A shining example of how far off the mark Cisco is.

Pretty sure this is just a marketing piece, but regardless, the industry needs to stop thinking of software development and operations as inherently separate. Developers should operate the software they write.

crankylinuxuser · on Dec 10, 2019

That's fine for the software they wrote. But there's a LOT we sysads do outside of that area.

Have you seen a webapp go off the rails? There's millions of weird fail-conditions. Can they learn what to monitor, at what frequency?

Security... 'Principle of least privilege' is at odds with "make it work". I've seen devs assume the database server has commodity connection to the internet. They never asked if it did or didn't. And I've fought with them on the dev AD stack with an attempt in keeping the GPOs in line with production. But it's just 'too hard'.

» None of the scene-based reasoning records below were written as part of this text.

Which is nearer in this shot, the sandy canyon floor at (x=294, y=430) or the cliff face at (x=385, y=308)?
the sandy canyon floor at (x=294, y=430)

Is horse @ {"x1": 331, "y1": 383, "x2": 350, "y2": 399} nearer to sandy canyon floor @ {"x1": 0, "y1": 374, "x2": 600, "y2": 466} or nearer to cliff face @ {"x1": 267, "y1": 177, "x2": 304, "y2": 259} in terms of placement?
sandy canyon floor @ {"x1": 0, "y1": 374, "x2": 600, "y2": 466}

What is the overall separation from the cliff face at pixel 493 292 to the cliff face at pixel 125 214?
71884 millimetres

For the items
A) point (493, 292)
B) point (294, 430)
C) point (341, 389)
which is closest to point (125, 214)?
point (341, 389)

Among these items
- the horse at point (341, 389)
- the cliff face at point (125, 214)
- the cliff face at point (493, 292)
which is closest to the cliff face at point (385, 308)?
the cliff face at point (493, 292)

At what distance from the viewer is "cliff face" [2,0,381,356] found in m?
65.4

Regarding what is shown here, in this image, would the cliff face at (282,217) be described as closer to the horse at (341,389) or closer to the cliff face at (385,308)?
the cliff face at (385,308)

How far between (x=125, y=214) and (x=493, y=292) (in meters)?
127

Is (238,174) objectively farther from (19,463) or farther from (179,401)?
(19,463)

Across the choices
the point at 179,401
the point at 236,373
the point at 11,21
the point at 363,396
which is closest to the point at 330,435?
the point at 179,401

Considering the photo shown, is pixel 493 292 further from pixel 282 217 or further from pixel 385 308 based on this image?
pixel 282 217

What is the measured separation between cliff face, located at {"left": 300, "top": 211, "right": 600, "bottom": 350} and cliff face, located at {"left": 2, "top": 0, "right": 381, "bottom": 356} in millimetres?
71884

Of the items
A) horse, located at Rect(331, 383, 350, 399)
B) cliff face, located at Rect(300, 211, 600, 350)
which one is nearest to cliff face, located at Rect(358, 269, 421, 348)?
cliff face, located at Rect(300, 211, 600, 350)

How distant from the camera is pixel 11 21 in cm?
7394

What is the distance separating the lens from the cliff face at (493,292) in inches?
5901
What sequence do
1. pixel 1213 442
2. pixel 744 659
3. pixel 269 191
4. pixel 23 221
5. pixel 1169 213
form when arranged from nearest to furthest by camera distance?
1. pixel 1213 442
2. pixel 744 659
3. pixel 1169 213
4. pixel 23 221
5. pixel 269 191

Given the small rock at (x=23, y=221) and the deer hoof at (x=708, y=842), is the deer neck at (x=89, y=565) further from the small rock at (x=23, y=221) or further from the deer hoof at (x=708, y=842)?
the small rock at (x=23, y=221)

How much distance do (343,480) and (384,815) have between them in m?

And I've seen devs go 'just spin up some more machines'. But unlike yesteryear where we provisioned hardware for cost for X years, aws/azure/gce "allows" devs to have a direct unlimited budget tied to the company. We sysads learned responsibilities, and how to budget, and how to requisition. Someone pressing a button on a dashboard, or writing a script doesn't. You'd be surprised just how angsty the C levels are with this cloud computing and developers with near-free reign.

wwweston · on Dec 10, 2019

> You'd be surprised just how angsty the C levels are with this cloud computing and developers with near-free reign.

The flip side of this is the C levels who have absolutely no experience monitoring cloud spend but have heard the marketing pitches or smelled the "best practices" in the air and are sure that moving to cloud services needs to happen yesterday whether or not demand patterns justify it.

jrockway · on Dec 10, 2019

> Can they learn what to monitor, at what frequency?

Yes. That is part of the design of any system; observability is in everyone's mind when they are writing software. Software that fails mysteriously means less weekends and less time for drinking beer. Software that tells you exactly what it's doing means when something goes wrong, you fix it, and it never happens again. Or, it's so transparent you figure out the bug before you even check it in.

> Security... 'Principle of least privilege' is at odds with "make it work".

There is certainly value in having strong security principles, both in terms of policies and infrastructure. Infrastructure is key here; an ACL-checking proxy in front of all services, mTLS out of the box, the ability to write, deploy, and manage small services that are easy to audit... all help make security the rule instead of the exception. This is what all those "service meshes" and "policy frameworks" and "orchestration frameworks" aim to provide.

> I've seen devs assume the database server has commodity connection to the internet. They never asked if it did or didn't.

That's why the dev team should be operating that service.

> And I've seen devs go 'just spin up some more machines'. [...] You'd be surprised just how angsty the C levels are with this cloud computing and developers with near-free reign.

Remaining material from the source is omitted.